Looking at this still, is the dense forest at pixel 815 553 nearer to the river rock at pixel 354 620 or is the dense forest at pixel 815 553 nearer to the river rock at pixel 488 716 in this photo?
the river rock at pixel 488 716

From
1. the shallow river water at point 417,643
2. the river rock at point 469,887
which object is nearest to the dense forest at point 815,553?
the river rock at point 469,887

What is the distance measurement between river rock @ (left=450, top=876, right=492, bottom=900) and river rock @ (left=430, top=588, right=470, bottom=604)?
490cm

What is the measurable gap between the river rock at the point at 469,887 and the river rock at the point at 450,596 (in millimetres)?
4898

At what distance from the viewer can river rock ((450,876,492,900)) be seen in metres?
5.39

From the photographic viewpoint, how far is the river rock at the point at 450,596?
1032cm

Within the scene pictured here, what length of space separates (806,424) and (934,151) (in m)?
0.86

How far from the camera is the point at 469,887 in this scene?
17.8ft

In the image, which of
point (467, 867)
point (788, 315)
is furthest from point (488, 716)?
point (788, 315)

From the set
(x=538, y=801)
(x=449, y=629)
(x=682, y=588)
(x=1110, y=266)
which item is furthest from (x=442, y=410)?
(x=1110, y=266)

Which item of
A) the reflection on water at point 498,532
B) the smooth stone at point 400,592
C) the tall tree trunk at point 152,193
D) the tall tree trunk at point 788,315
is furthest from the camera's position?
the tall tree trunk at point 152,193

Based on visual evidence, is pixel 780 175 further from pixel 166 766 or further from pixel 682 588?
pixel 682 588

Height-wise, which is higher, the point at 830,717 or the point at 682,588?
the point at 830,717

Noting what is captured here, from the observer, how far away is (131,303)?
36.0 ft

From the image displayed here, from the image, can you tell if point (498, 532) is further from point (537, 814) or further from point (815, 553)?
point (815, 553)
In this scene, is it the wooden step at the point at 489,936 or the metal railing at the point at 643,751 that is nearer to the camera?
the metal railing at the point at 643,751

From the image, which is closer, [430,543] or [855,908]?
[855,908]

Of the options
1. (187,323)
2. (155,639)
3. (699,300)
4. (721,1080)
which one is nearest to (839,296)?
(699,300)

━━━━━━━━━━━━━━━━━━━━

PROBLEM STATEMENT:
Reproduce all of the entries above word for word, including each answer.

SOLUTION FOR THIS TASK:
Looking at this still, is the dense forest at pixel 815 553 nearer to the river rock at pixel 354 620 or is the dense forest at pixel 815 553 nearer to the river rock at pixel 488 716 in this photo?
the river rock at pixel 488 716

From
1. the shallow river water at point 417,643
2. the river rock at point 469,887
which object is nearest to the dense forest at point 815,553?
the river rock at point 469,887

What is the distance measurement between river rock @ (left=450, top=876, right=492, bottom=900) and river rock @ (left=430, top=588, right=470, bottom=604)?
490cm

What is the measurable gap between the river rock at the point at 469,887 and the river rock at the point at 450,596 (in millimetres)?
4898

At what distance from the viewer can river rock ((450,876,492,900)) be seen in metres?
5.39

From the photographic viewpoint, how far is the river rock at the point at 450,596?
1032cm

Within the scene pictured here, what length of space separates (806,424) and (934,151) (in m)?
0.86

How far from the camera is the point at 469,887 in this scene?
17.8ft

In the image, which of
point (467, 867)
point (788, 315)
is furthest from point (488, 716)?
point (788, 315)

From the set
(x=538, y=801)
(x=449, y=629)
(x=682, y=588)
(x=1110, y=266)
which item is furthest from (x=442, y=410)?
(x=1110, y=266)

Which item of
A) the reflection on water at point 498,532
B) the smooth stone at point 400,592
C) the tall tree trunk at point 152,193
D) the tall tree trunk at point 788,315
is furthest from the camera's position?
the tall tree trunk at point 152,193

Based on visual evidence, is pixel 780 175 further from pixel 166 766 or further from pixel 682 588?
pixel 682 588

Height-wise, which is higher, the point at 830,717 or the point at 682,588?
the point at 830,717

Noting what is captured here, from the observer, how far away is (131,303)?
36.0 ft

From the image displayed here, from the image, can you tell if point (498, 532) is further from point (537, 814) or further from point (815, 553)?
point (815, 553)
In this scene, is it the wooden step at the point at 489,936 or the metal railing at the point at 643,751 that is nearer to the camera?
the metal railing at the point at 643,751

From the image, which is closer, [430,543] or [855,908]?
[855,908]

Of the options
1. (187,323)
2. (155,639)
3. (699,300)
4. (721,1080)
which one is nearest to (839,296)?
(699,300)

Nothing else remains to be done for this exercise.